Juan Ramón Martínez
El tono de la voz es firme. Y la información, terrible: “Juan acaba de morir”. Es María Luisa, su única hermana. Me preparo para ir al médico y siento dolores físicos; pero la noticia cambia el eje de mi sensibilidad. La muerte, que siempre es una emboscada, por más que lo disimulemos, me da en el centro de mis emociones y estremece mis recuerdos. Conocí a Juan Fernando Ávila, desde mis primeros años escolares. Dos años mayor que él, vivíamos a menos de cien metros, en la calle La Unión, Olanchito. Sus padres eran mis padrinos. Sin embargo, solo reparé en él, hasta que ingresamos al Instituto Francisco J. Mejía. No recuerdo en qué momento hablamos por primera vez. En el barrio le decían cariñosamente “Juaniquillo”, un diminutivo que nadie más, ha usado en el mundo de juanes, en que me he movido. Pero lo recuerdo: alto, robusto, 1.88 con tez más clara que la mayoría, frente espaciosa, pelo crespo castaño, nariz bien formada, boca fina y ojos claros, tirando a suaves azules. Elegante, de paso firme, tranquilo y sereno, miraba a todo el mundo de frente, seguro de sí mismo. En una primera impresión, -en una sociedad de gente tímida que ha aprendido a disimularlo-, la postura, los gestos, la forma de mover las manos; y el tono de su voz, lo hacía lucir como un joven arrogante. Pero no era tal. Como todos, era él, dos hombres simultáneos; y en el fondo, en la idea de Borges, un universal que representaba, a todos los hombres. En los actos culturales, destacaba, por su afición musical. Cantaba muy bien, tenía oído musical; y admiraba a los roqueros mexicanos, especialmente a Alberto Vásquez, con el cual tenía cierto parecido; y creo que en el fondo quería ser, exitoso cantante. Rotos los primeros impedimentos, Juan Fernando, hábil conversador, administrador de recuerdos que, contrario a otros, cada vez que los contaba, en vez de perderlos, los multiplicaba como Jesús los panes y los peces, entró en mi vida.

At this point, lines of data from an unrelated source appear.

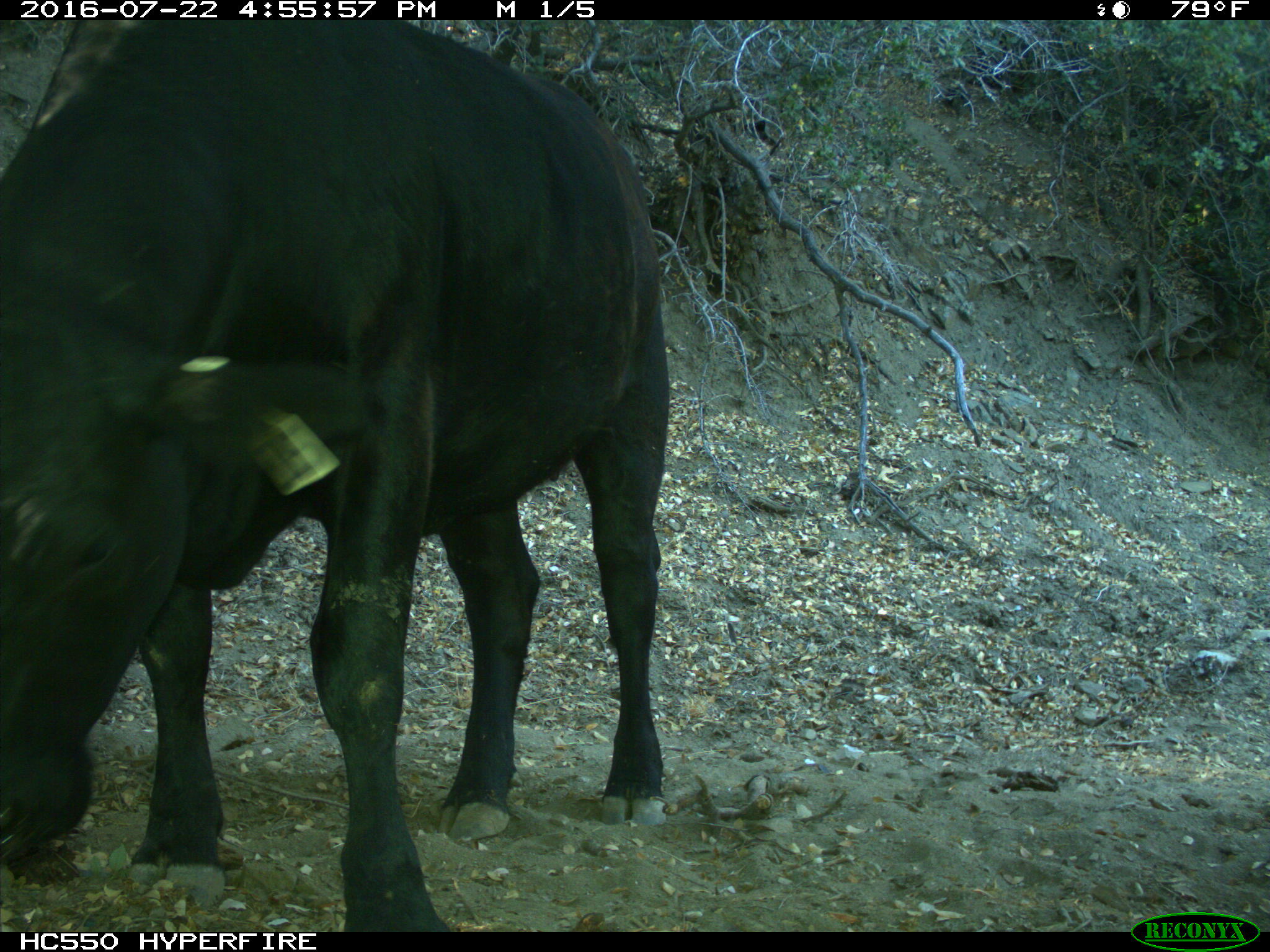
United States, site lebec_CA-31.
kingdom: Animalia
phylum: Chordata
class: Mammalia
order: Artiodactyla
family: Bovidae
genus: Bos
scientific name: Bos taurus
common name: domestic cow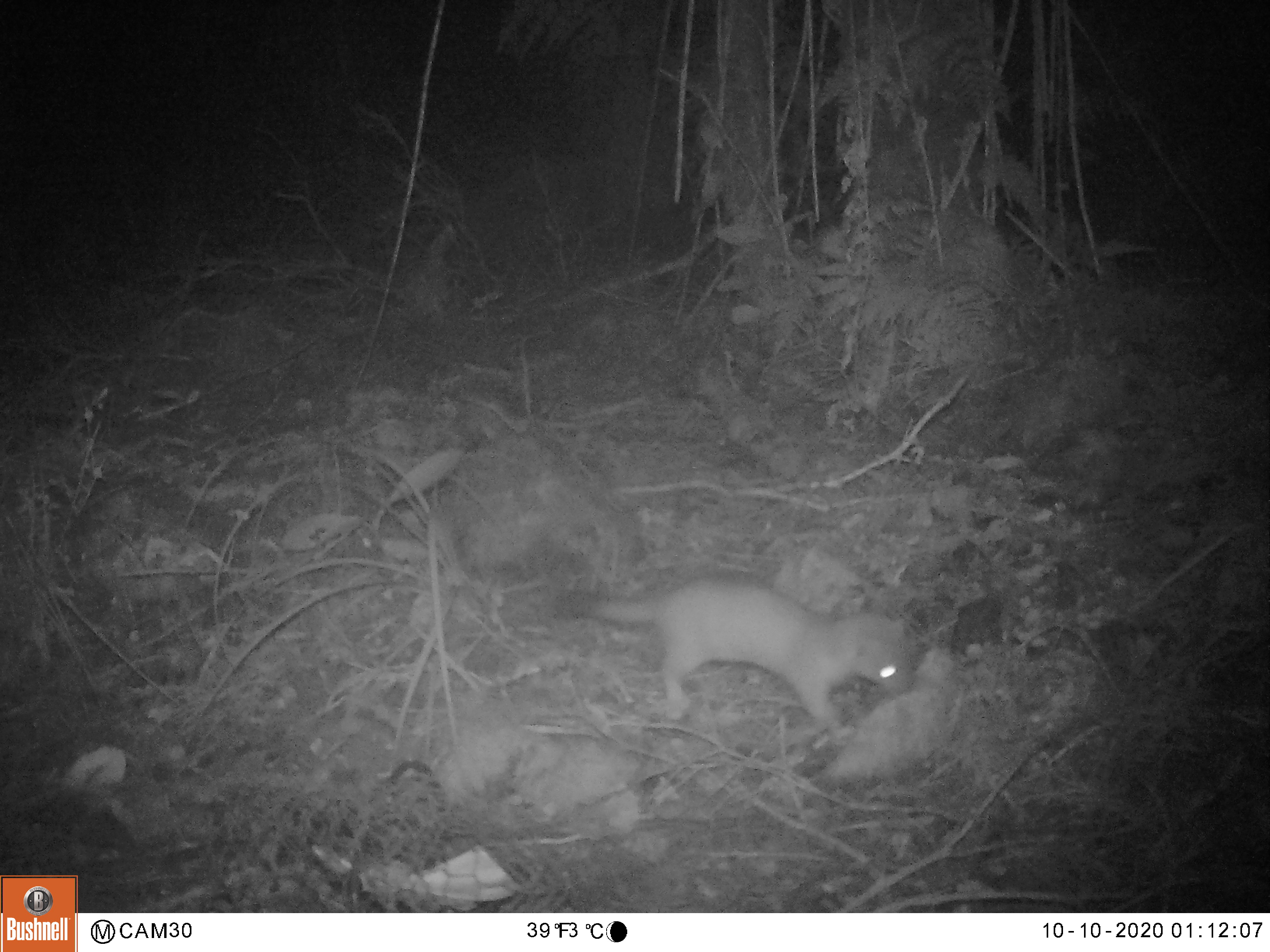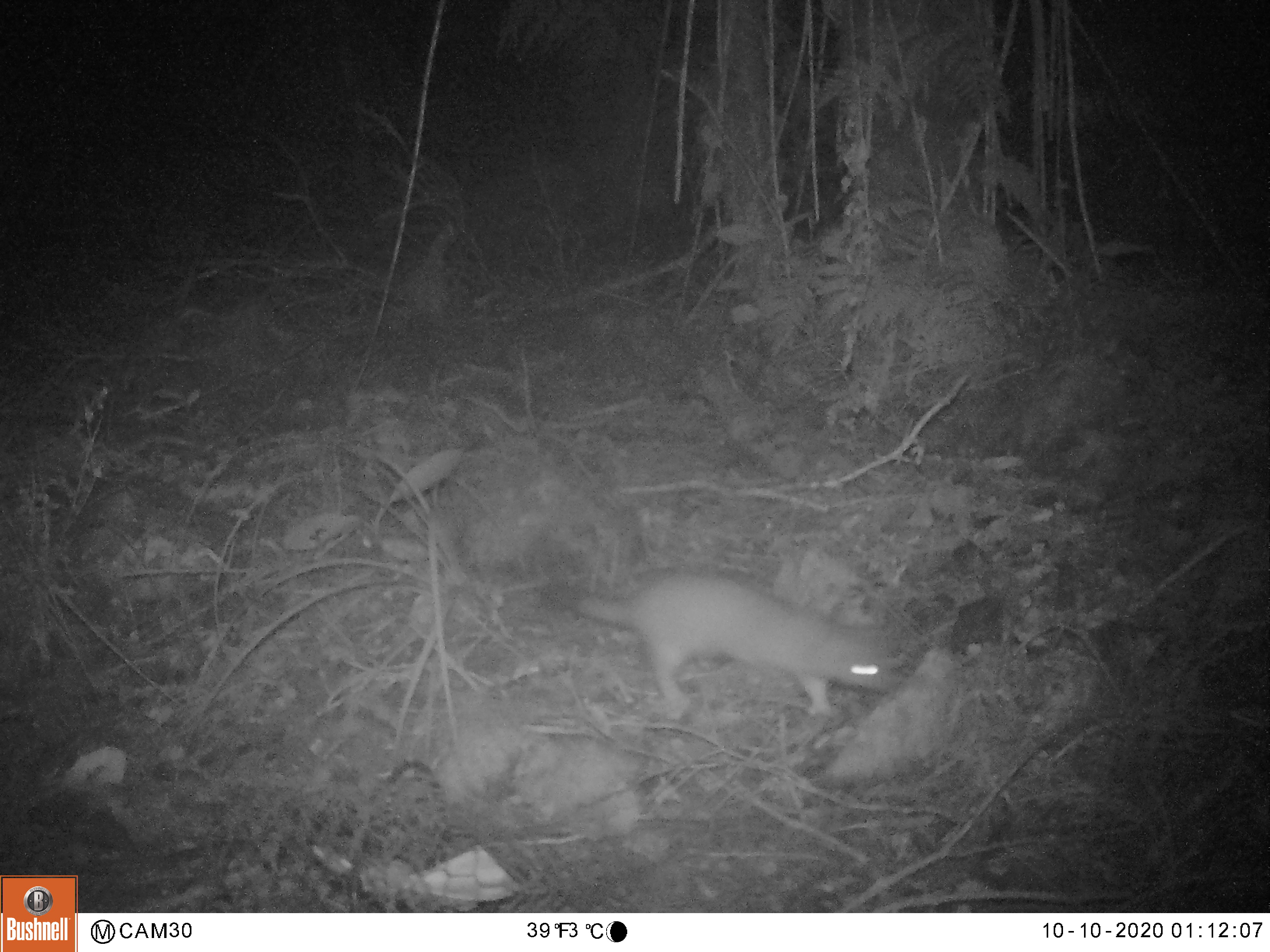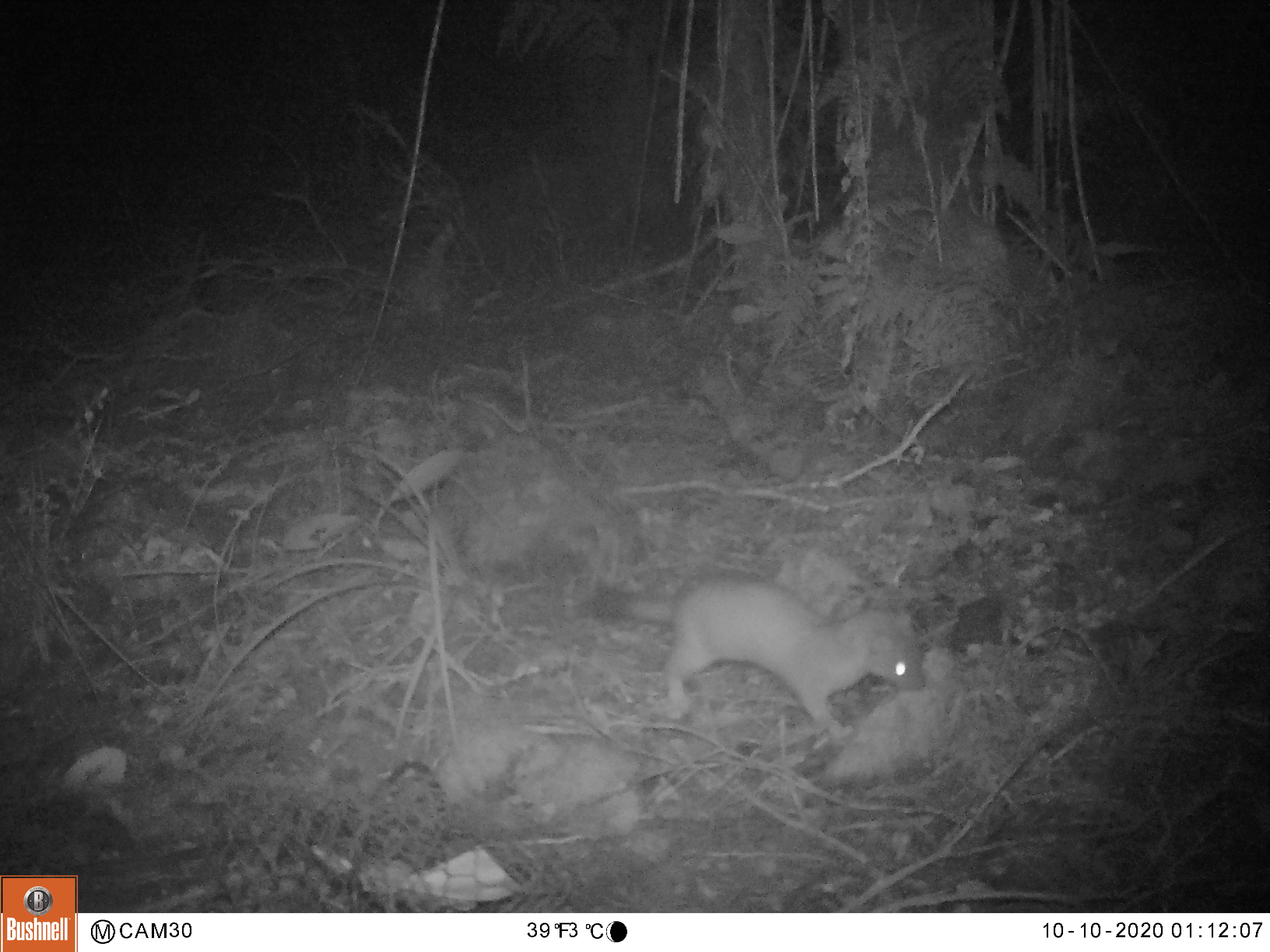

Dos años después de iniciada nuestra amistad, la música perdió el sentido de urgencia inicial. Se volcó a la literatura, en donde espigó exitosamente: escribía muy bien, era minucioso en el relato, quería y lograba construir historias redondas en donde los personajes eran libres, únicos, singulares; y, en ningún momento, objeto de burla, discriminación o descalificación. Era un narrador que sabiéndolo todo, disimulaba su presencia, y presentaba las historias como que quien las escribía fuera un desconocido absoluto. Descubrió en sus coterráneos, personajes de una novela sin final. Y dedicó su mejor libro a forjar una fotografía precisa de los más disímiles personajes de una ciudad, hermosa, rica, fabulosa, por su habilidad para usar la palabra para disimular sus sentimientos; y jugar con las anécdotas. Nunca descalificó a sus personajes, no solo los respetó -nunca hizo burlas- dándoles a cada uno, una dignidad que honra sus testimonios fotográficos sobre personajes inolvidables, resaltando facetas que normalmente pasamos por alto al escribir. O algunos caen en la tentación de ejercer la culpable burla, ridiculizándolos; o mostrándolos en sus lados menos favorables. El en cambio, los elevó, honrándolos como testimonio de una novela viva, que se insinúa cada vez que se lee su mejor libro, “Tierra Natal”.
Quiso estudiar derecho. En México se hizo odontólogo. En 1975, me atendió en su consultorio en Tegucigalpa. Después, se estableció en Olanchito, porque no podía vivir sin la ciudad natal y su gente, con la que mantuvo una ambigua relación. Él la amaba como nadie; pero exigente, reclamaba que ella hiciera lo mismo. La ciudad escondió sus afectos, para probar la valía de su hijo. Y los dos jugaron a los espejos, escondiéndose. Por ello, no lo hicieron diputado; ni alcalde, mientras otros menos dotados, ocuparon los espacios de servicio. Honduras lo aprovechó mejor: durante siete meses fue viceministro de Cultura. La ministra, resentía su talento; pero Juan Fernando, lo hizo bien.
Fue columnista en LA TRIBUNA y siempre estuvo listo a colaborar con la cultura local. Deja en la “Casa de la Cultura”, todos los libros de los escritores de Olanchito, y en las calles, el eco de sus pasos firmes y su voz de tenor. Risueño y orgulloso. Hábil contador de bellas historias. Nos hará mucha falta. Especialmente a mí.